Sometimes we just need someone to love on us. Someone to be there, to tell us that we’re ok. Someone to give to us or do for us the unexpected. Someone to see us and in that moment, show us that we matter.
Last week Scott took a friend and his wife to a hospital across the border in Malawi. She’d been sick for many many months, progressively becoming more housebound and unresponsive. We’re not doctors and are completely unqualified to ‘diagnose’ anything – but after them getting little assistance locally due to lack of resources, we decided we could take her to a better hospital and seek further testing. So off to Malawi, in the pouring rain, they went.
Someone cared enough to take her in the car to another hospital to try and find answers.
The doctor met them there when they arrived, having been lined up by our good friends who have been many times before. He spoke gently to the woman, wanting to hear her story and not simply talking over her to her husband. They did what tests they could – power outages and broken machines made it a little more lengthy and difficult than hoped. Then another doctor talked again with the woman, privately, sensitively.
Someone showed her love and wanted to hear her story. They treated her as important, a woman not a child.

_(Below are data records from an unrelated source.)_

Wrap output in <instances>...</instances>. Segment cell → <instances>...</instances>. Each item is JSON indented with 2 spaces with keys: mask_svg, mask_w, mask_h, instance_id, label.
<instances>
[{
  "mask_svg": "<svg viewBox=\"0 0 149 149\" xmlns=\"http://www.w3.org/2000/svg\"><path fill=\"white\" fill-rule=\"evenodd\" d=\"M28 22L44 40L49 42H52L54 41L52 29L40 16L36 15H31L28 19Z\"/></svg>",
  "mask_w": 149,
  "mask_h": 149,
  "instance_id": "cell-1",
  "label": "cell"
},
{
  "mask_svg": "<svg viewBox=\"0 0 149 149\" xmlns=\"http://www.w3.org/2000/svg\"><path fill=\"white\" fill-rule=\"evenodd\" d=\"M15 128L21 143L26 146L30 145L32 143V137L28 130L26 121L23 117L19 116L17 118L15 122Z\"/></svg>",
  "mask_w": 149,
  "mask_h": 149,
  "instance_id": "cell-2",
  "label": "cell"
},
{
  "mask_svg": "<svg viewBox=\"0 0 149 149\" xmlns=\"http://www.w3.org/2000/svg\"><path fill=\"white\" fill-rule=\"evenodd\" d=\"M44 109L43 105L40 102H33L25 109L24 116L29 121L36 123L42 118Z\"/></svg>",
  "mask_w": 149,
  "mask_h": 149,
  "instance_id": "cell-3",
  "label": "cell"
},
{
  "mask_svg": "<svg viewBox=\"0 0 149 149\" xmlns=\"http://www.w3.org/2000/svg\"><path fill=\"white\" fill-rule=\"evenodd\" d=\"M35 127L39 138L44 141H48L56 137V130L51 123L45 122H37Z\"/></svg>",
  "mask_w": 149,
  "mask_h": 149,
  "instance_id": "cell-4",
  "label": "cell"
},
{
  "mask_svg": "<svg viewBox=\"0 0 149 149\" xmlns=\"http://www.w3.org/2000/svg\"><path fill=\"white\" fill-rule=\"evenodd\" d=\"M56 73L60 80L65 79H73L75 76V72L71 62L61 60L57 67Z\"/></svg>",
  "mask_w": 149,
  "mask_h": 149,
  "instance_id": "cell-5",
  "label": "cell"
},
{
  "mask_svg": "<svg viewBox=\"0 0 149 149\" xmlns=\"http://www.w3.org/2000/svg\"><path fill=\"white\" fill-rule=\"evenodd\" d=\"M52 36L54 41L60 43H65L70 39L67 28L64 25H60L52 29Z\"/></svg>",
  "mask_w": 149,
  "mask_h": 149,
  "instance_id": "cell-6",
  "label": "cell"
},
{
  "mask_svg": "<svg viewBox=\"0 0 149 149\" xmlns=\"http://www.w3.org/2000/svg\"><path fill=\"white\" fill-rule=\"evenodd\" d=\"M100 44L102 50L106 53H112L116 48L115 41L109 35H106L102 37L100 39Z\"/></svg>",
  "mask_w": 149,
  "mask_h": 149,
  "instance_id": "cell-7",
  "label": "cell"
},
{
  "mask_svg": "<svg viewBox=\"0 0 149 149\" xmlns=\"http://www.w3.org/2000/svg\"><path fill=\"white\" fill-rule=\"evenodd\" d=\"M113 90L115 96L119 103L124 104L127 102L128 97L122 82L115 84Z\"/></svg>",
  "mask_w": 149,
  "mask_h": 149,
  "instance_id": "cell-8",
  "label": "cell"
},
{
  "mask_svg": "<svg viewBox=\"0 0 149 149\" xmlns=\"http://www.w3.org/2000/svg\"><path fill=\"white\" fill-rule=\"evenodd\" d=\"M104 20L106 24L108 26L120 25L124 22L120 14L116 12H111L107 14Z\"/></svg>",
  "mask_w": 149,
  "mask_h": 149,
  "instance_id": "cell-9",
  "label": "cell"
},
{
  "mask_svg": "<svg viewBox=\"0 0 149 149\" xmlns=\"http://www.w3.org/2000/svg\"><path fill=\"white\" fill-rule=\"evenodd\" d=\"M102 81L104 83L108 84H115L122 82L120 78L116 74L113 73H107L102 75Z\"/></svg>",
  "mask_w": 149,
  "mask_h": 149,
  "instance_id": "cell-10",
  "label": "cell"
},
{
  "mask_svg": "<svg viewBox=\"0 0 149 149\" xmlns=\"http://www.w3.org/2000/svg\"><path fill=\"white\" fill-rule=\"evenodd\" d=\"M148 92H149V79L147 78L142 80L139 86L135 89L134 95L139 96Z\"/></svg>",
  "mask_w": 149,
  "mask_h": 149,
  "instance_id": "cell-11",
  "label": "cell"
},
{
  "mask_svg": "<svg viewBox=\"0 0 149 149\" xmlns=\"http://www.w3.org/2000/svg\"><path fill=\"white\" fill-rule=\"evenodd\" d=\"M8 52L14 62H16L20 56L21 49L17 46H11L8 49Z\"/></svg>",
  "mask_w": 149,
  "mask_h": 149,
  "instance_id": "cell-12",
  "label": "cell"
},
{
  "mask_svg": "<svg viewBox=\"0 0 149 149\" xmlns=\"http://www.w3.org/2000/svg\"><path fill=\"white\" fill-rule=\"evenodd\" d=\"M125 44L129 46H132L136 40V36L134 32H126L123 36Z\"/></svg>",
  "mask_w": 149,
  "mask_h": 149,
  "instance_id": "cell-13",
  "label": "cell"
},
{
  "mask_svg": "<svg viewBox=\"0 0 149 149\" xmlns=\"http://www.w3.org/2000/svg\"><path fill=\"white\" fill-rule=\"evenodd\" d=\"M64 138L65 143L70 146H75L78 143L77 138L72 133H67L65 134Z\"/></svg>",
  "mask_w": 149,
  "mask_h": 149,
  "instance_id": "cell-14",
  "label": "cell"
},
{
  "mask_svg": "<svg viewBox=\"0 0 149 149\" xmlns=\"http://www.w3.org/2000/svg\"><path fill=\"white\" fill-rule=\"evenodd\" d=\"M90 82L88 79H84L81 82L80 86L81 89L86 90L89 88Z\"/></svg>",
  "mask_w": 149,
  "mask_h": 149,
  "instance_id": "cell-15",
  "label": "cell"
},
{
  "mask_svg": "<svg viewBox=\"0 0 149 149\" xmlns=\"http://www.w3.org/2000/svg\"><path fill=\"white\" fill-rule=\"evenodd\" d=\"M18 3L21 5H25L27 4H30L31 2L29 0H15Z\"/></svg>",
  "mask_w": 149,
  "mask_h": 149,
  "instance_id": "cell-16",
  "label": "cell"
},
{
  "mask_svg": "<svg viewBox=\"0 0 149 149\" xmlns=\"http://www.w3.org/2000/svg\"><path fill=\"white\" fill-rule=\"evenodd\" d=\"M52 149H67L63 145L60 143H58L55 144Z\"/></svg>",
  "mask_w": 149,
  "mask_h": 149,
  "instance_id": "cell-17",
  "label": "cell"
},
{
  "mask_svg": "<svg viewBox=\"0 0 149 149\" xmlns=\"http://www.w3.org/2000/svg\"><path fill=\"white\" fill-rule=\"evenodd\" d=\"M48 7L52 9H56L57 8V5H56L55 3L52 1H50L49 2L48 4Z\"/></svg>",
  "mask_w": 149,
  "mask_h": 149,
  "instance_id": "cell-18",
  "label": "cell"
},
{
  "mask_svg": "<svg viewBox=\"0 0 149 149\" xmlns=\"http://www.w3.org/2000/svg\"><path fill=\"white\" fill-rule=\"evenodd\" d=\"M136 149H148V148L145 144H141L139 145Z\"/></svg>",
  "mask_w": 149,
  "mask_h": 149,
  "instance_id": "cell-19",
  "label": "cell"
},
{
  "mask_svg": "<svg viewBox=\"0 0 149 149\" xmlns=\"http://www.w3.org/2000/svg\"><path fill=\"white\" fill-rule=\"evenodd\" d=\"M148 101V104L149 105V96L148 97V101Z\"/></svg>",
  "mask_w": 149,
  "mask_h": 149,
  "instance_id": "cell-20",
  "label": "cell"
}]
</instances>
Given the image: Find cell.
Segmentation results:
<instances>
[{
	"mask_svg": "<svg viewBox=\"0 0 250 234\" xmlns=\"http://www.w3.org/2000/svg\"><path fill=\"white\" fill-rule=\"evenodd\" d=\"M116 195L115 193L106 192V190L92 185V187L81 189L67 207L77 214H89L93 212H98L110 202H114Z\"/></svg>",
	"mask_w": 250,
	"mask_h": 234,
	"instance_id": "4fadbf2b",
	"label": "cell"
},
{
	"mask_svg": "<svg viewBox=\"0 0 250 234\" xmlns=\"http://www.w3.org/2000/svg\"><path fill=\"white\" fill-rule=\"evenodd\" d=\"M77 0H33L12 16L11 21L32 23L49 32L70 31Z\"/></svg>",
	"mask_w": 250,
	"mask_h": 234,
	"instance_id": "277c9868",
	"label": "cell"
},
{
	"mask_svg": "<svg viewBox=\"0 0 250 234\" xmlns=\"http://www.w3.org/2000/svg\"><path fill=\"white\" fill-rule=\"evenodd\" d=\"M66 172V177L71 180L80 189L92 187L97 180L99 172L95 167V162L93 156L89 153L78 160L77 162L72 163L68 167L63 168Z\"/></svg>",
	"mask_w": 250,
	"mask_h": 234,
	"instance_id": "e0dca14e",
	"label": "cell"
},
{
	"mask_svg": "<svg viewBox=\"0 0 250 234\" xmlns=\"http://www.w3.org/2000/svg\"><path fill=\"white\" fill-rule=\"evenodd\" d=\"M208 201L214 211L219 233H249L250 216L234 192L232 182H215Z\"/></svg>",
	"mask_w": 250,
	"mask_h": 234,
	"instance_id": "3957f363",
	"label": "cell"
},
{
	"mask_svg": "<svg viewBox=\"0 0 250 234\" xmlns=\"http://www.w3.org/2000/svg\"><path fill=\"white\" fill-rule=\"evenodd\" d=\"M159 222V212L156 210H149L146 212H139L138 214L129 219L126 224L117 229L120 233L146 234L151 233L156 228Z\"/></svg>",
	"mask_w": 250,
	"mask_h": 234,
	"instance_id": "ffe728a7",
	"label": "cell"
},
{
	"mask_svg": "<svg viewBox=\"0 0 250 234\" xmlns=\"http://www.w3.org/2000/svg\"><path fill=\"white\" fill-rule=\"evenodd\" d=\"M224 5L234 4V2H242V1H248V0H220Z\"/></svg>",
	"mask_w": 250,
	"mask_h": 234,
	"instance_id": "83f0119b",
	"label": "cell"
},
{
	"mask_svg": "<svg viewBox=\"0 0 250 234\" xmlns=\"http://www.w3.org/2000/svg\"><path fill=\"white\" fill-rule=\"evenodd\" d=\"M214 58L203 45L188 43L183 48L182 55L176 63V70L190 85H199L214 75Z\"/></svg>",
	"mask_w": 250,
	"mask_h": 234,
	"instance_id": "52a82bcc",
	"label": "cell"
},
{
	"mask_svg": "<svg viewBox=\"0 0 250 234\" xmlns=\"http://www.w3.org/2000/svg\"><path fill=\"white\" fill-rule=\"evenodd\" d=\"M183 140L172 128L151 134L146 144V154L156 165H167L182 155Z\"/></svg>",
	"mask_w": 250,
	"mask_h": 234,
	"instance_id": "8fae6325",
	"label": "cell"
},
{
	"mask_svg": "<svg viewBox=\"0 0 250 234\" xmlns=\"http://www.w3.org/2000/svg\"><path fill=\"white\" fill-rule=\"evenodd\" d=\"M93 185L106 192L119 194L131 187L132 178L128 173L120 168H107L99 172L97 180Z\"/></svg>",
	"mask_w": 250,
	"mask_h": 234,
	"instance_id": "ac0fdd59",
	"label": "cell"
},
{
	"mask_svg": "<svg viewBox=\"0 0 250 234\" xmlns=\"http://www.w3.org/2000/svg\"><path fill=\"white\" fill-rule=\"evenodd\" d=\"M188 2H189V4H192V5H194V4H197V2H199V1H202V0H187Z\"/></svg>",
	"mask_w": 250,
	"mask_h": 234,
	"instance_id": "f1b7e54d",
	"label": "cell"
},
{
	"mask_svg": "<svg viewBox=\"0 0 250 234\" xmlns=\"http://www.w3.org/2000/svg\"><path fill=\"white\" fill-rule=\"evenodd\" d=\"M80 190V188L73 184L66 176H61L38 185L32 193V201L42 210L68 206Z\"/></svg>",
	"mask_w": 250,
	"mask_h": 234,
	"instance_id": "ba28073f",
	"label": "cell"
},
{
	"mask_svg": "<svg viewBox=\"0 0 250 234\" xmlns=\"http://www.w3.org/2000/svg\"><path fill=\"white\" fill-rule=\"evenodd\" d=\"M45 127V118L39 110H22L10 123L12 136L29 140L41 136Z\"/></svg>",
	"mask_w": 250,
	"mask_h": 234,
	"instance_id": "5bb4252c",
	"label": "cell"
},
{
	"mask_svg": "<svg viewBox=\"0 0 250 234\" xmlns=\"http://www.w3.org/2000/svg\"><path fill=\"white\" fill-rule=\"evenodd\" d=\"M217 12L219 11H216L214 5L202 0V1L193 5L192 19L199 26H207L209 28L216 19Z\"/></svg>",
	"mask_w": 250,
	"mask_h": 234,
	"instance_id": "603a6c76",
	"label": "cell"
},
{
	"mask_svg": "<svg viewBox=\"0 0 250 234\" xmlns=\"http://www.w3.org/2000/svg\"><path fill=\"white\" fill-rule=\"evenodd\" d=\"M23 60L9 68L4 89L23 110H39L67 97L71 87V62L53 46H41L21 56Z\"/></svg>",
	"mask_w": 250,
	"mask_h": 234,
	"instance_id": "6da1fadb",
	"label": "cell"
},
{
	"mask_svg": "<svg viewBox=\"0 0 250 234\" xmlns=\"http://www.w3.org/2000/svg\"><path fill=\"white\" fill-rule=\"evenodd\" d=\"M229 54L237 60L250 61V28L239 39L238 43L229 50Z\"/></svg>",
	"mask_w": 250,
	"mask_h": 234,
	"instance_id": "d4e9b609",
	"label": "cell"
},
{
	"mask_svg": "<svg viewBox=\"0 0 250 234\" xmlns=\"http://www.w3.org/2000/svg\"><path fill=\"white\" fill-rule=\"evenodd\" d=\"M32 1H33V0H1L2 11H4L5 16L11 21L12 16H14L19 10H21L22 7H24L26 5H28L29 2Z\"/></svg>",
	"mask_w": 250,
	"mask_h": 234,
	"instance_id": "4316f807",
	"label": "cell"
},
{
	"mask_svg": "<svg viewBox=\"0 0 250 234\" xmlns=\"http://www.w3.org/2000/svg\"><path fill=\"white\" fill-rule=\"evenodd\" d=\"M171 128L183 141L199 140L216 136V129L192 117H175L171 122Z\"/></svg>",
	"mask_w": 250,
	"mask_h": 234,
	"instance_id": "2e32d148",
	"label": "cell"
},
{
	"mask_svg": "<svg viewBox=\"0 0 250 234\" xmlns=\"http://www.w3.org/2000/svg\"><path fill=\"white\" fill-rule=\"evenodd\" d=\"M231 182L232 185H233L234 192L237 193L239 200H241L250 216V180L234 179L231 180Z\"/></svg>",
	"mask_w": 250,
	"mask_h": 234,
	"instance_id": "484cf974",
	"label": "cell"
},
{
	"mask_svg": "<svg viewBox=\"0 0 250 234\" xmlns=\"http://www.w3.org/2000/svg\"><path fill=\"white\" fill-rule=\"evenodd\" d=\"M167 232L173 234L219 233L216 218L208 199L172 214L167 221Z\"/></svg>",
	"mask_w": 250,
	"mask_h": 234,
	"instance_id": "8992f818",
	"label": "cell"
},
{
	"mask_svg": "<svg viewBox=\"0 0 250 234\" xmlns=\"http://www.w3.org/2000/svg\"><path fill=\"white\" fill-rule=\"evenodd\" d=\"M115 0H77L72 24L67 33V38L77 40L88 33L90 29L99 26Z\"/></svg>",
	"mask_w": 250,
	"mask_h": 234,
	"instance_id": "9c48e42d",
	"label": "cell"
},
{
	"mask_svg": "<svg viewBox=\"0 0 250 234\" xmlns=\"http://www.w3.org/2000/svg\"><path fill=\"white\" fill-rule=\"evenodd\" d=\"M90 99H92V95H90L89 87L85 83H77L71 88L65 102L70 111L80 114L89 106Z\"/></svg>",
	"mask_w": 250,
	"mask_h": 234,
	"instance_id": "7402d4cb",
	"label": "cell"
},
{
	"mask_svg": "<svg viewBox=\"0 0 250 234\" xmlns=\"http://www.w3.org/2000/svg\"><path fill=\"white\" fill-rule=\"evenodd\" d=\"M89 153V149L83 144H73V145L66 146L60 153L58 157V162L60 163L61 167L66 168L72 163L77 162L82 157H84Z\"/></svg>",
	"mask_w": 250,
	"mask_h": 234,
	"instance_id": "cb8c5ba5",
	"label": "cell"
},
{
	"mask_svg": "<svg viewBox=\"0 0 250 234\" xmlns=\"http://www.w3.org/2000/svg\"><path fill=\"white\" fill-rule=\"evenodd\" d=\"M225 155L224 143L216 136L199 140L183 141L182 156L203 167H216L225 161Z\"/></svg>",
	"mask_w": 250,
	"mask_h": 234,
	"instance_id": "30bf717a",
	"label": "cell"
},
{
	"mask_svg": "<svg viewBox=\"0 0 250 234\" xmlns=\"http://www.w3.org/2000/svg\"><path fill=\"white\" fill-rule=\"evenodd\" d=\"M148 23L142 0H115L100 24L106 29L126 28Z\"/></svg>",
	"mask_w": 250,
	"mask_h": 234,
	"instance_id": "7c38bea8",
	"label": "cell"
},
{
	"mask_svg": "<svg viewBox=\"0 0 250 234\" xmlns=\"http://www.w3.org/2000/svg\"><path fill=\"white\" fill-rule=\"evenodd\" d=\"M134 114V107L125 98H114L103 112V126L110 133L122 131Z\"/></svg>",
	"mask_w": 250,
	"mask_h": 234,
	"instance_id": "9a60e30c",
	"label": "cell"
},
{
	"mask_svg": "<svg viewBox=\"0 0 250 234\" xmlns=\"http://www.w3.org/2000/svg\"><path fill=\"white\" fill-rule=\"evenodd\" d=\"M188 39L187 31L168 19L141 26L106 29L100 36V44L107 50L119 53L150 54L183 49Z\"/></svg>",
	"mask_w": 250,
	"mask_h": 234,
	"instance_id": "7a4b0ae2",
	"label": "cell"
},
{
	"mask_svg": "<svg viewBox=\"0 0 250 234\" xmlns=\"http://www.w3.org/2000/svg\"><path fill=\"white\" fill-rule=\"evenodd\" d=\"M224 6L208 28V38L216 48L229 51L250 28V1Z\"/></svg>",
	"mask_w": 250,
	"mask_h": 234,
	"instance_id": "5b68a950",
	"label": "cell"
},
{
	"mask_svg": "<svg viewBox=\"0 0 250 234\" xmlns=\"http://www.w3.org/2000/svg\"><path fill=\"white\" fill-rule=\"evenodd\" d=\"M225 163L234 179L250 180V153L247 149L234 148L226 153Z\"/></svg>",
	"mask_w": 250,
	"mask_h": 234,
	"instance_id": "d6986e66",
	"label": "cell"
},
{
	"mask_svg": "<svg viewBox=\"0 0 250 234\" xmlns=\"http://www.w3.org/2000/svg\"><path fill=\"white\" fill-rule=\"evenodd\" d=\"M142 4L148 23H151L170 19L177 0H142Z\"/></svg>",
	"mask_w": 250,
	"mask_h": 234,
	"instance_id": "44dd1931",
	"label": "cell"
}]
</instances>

After leaving the hospital they were hungry, it now being afternoon and them not having eaten since 5am. They stopped at a small roadside restaurant for some food. The woman hadn’t been eating much at home, but at the restaurant she ate.
Someone provided for her immediate needs.
Calling in at other good friends of ours on the way home, the woman was looked after, talked to, prayed for.
Someone noticed her. Someone shared that God too noticed her, loved her, cared about her needs.
On the way home, Scott noticed that the woman talked a little more to him. Smiled a few times. Even gave a small laugh.
Sometimes we just need someone to love on us. Someone to be there, to tell us that we’re ok. Someone to give to us or do for us the unexpected. Someone to see us and in that moment, show us that we matter. Jesus noticed people, he loved people. Jesus notices us, he loves us, he meets us in places and ways that no one can.
We’re not God but we can show who He is to others.
How could we do any less than love on others?